Anos Pop (capítulo de um livro a editar em breve: "Júlio Pomar. Depois do novo realismo"
«‘Em pintura, a descoberta da América foi decisiva’ - J.P., 1966
A coincidência entre a mostra do Atelier-Museu Júlio Pomar, «O que pode a arte? 50 anos do Maio de 68» (15-05 a 29-09-2018), e a exposição «Pós-Pop. Fora do lugar comum – Desvios da ‘Pop’ em Portugal e Inglaterra, 1965-1975», na Fundação Gulbenkian (20-04 a 10-09-2018), em que não esteve representado, foi uma oportunidade propícia para a identificação dos anos Pop de Júlio Pomar, assunto sempre ausente dos ensaios sobre a sua obra. A exposição do ano seguinte do AMJP, «Formas que se tornam outras» (02-05 a 29-09-2019), veio confirmar essa leitura, a partir da reflexão «sobre o modo como o corpo, o erotismo, a sensualidade e a sexualidade atravessaram o percurso do artista». Uma outra exploração alargada sobre a galáxia Pop ocorrera já em 1997 (N1), também sem incluir Pomar, sendo a consideração da Pop sempre alargada muito para lá das suas formas mais canónicas ou mediatizadas, e poucos artistas são reconhecidos sob essa marca.
Para Pomar não se tratou da identificação com uma actualidade de grupo ou tendência, nem da adesão a um estilo colectivo, que aliás a arte Pop não foi. Não foi o efeito de uma estada em Londres. Importa ver a Pop na sua extensão como a resposta bem-sucedida à procura de alternativas à ordem abstraccionista que se entendia como caminho único, por entre procuras de retorno à figuração (que nunca terminara), de novas figurações e diferentes realismos. A segunda metade dos anos 50 dera origem às demandas de uma Figuration autre, em especial por parte do crítico Michel Ragon (na sequência de Dubuffet, Fautrier, Bacon e os Cobra: com Berni, Baj, Dado, Saura, Lebenstein, etc. N2). Por outro lado, na relação sempre atenta com a produção que lhe era contemporânea, as viragens de Pomar nunca foram mimetismo, ou efeito da novidade, mas algo que acontece por necessidade própria, e as influências, ou antes as informações, são acolhidas sem urgência.

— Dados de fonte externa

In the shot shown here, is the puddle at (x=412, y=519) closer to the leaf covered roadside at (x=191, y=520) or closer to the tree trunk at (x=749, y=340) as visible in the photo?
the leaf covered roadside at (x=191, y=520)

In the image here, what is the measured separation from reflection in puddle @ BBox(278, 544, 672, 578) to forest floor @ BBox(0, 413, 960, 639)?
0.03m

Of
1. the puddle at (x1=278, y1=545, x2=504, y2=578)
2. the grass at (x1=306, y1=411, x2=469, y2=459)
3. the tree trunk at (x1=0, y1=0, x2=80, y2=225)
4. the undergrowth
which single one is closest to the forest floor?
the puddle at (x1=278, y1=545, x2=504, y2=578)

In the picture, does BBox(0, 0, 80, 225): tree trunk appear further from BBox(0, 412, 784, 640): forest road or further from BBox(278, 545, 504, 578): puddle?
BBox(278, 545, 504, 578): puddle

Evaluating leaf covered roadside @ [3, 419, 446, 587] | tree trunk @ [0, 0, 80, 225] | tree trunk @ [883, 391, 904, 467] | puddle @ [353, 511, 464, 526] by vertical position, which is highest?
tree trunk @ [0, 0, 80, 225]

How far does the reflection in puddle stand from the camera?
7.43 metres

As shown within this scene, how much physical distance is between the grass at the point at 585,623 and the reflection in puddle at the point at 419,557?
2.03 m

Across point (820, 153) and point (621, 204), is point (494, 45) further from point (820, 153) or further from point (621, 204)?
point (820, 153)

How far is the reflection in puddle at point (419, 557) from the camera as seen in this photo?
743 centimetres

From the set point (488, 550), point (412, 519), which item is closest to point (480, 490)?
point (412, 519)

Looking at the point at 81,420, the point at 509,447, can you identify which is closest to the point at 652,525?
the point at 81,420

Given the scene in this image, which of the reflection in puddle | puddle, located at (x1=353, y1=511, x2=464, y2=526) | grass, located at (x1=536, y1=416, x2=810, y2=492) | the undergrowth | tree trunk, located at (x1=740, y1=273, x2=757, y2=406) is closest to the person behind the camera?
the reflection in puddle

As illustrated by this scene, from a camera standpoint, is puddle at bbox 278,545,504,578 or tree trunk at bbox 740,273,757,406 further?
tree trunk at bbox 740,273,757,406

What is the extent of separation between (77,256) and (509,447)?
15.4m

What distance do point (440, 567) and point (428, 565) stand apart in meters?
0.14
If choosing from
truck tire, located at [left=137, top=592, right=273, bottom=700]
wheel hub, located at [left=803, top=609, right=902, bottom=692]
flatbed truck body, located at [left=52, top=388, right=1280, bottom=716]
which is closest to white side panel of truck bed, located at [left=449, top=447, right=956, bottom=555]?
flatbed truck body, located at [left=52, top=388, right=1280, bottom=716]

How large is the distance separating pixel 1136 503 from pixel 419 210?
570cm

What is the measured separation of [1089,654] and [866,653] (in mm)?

«A arte Pop é um novo paisagismo bidimensional (two-dimensional landscape painting), no qual o artista responde especificamente ao seu envolvimento visual. O artista voltou a olhar à volta de si e pinta o que vê». Disse-o um dos seus mais calorosos defensores, Henry Geldzaher, no tempestuoso simpósio sobre a Pop, realizado no MoMA, logo em 1962. Mas também se afirmou que era um «estilo estúpido e desprezível dos ruminantes de pastilha elástica...» (Max Kozloff). A polémica era acesa, enquanto se popularizava nos magazines, com uma projecção nunca conhecida por qualquer corrente artística.
Em França, a apresentação da Pop norte-americana não foi particularmente tardia – chegou com a galeria Sonnabend em 1962, primeiro os neo-dadaistas, depois «Pop Art Américain» em 63, e viu-se no Salon de Mai de 1964; tornou-se então omnipresente e foi em grande parte rejeitada, face à vitória de Rauschenberg em Veneza, nesse ano. O contexto era o da defesa chauvinista dos «Novos Realistas» de Pierre Restany e logo a seguir das «Novas Figurações». O anarquista e influente Michel Ragon, que a defendia desde o início, disse que foi recebida pela crítica da época como «uma arte de analfabetos»; era rejeitada pela elite intelectual e falou-se de um novo assalto da Escola de Nova Iorque contra a cultura nacional, já na sequência do expressionismo abstracto do Pós-guerra (N3).
Pomar estava nos primeiros tempos da instalação em Paris mas em todo este período não se aproxima das «Mythologies Quotidiennes» e da «Figuration Narrative» de Gassiot-Talabot (1964 e 65), exposições que marcavam o tempo local. Não lhe interessa a «narração discursiva», escreveu num relatório de bolseiro da Gulbenkian, em Outubro de 1965. E o engajamento político de muitos não o atrai.